__Directions__.
In the entries that follow, which lines hold the string "Eudorcas"? List them.

(Saved entries)
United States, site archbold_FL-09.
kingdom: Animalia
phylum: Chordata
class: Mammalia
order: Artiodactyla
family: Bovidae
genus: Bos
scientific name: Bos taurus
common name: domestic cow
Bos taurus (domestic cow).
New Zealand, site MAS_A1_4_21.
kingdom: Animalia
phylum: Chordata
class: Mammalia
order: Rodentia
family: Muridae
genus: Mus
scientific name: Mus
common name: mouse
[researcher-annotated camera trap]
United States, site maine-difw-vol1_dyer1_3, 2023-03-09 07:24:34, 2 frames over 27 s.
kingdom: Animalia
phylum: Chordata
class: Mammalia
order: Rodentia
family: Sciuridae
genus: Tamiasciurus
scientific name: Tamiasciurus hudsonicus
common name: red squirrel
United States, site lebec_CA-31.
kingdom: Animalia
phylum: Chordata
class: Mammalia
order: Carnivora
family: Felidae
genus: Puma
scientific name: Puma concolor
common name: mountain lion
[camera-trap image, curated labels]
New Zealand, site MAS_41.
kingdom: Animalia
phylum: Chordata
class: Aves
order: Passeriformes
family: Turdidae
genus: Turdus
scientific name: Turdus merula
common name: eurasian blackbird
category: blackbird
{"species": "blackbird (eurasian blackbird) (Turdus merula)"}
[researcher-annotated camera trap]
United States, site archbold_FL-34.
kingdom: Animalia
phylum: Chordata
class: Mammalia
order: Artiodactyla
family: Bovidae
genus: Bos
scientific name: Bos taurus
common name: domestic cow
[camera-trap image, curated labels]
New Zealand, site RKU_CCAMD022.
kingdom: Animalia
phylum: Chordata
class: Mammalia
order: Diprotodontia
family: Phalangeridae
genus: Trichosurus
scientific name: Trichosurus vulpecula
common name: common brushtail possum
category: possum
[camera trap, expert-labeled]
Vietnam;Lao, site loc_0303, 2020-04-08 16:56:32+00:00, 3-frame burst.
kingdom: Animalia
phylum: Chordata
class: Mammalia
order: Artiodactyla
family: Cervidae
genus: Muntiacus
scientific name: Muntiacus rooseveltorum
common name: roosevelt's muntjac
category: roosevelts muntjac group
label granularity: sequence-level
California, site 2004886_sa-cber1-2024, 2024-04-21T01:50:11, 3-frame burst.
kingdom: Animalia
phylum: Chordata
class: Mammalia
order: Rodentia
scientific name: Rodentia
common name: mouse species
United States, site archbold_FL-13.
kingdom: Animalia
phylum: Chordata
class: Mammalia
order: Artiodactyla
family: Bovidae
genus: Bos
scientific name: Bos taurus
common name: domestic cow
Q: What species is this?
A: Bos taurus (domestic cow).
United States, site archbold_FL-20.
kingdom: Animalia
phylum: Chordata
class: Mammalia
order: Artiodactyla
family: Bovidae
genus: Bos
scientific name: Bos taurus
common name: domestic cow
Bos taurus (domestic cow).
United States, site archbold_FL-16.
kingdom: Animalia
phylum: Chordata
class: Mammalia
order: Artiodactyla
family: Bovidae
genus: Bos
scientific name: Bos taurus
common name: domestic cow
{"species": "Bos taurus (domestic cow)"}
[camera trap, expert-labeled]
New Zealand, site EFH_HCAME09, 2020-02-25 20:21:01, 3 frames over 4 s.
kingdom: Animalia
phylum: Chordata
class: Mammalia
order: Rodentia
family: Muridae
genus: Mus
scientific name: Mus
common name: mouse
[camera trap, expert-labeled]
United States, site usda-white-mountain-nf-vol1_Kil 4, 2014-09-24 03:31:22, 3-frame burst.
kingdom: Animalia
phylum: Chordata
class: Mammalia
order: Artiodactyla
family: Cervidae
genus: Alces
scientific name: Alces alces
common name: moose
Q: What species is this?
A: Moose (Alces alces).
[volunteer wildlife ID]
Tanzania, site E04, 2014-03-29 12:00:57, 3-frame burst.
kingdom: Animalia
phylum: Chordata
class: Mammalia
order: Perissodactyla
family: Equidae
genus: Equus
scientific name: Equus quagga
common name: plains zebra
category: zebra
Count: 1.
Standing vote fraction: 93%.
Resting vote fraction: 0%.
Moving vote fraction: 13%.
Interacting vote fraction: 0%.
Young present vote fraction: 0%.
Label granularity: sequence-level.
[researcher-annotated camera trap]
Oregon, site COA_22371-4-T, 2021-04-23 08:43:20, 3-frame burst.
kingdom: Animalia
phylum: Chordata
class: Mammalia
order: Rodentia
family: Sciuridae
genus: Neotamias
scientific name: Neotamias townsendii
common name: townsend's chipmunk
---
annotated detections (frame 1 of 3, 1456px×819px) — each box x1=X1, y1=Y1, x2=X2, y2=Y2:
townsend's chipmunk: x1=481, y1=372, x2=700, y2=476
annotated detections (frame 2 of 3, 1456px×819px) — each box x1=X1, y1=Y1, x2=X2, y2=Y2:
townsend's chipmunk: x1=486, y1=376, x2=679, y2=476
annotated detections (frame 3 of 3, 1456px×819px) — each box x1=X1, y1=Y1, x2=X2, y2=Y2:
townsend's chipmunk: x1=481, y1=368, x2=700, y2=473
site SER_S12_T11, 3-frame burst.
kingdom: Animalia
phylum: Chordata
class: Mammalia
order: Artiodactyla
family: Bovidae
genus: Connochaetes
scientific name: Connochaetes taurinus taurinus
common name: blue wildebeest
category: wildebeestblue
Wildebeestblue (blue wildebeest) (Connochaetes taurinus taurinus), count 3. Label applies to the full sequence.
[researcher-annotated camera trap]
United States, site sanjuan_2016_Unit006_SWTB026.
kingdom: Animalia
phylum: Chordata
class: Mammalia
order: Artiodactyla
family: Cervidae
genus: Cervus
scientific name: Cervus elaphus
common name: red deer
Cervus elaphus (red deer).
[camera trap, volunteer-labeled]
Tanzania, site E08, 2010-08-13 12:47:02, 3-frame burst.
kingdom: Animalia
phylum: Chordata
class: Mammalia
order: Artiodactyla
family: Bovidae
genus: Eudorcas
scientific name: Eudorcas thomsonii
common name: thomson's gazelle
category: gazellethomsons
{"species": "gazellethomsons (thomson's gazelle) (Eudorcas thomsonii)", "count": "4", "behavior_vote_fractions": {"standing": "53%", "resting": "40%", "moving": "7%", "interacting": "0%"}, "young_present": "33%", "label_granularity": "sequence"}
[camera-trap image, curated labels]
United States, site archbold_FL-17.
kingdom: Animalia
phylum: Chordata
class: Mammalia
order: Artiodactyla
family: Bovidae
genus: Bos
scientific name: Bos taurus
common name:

__Response area__.
genus: Eudorcas
scientific name: Eudorcas thomsonii
{"species": "gazellethomsons (thomson's gazelle) (Eudorcas thomsonii)", "count": "4", "behavior_vote_fractions": {"standing": "53%", "resting": "40%", "moving": "7%", "interacting": "0%"}, "young_present": "33%", "label_granularity": "sequence"}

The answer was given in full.